# Back from Hiatus



## Xenomantis (Apr 24, 2009)

I've been gone for awhile, and most of you probably won't remember me.

Life decided to turn around and bite me, so things went a little nuts for awhile.

All my mantises have passed on, though I'm hoping one I released managed to lay an ooth in the shrubs.

I haven't kept any mantises for awhile, though I still get some ooths for the backyard. It was amazing to watch one of the ooths hatch out!  

I'm thinking about trying again this year, except with a focus of Chinese Mantids. They seem to be hardier in captivity than the Religiosa.

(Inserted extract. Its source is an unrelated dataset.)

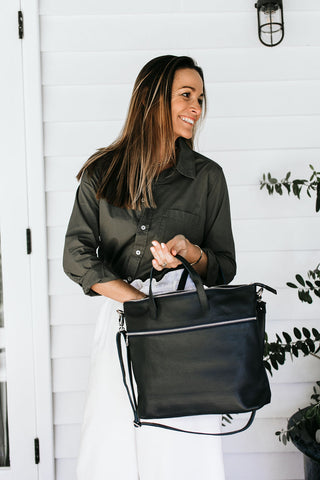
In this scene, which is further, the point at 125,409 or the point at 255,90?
the point at 255,90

I'm going to try staying active here as much as possible.  

Good to be back!


----------



## Katnapper (Apr 24, 2009)

Hi there, Xenomantis.... welcome back!  Nice to meet you, and glad you're getting back into mantis keeping. Looking forward to seeing you around the boards...


----------



## Rick (Apr 24, 2009)

Welcome back, I remember ya.


----------



## Xenomantis (Apr 24, 2009)

Good to see you guys too!


----------



## hibiscusmile (Apr 24, 2009)

Of course we remember you, glad to see u here! :lol:


----------



## revmdn (Apr 24, 2009)

Welcome back.


----------



## Xenomantis (Apr 26, 2009)

Thanks guys!


----------



## The_Asa (Apr 26, 2009)

Welcome back...remembered!


----------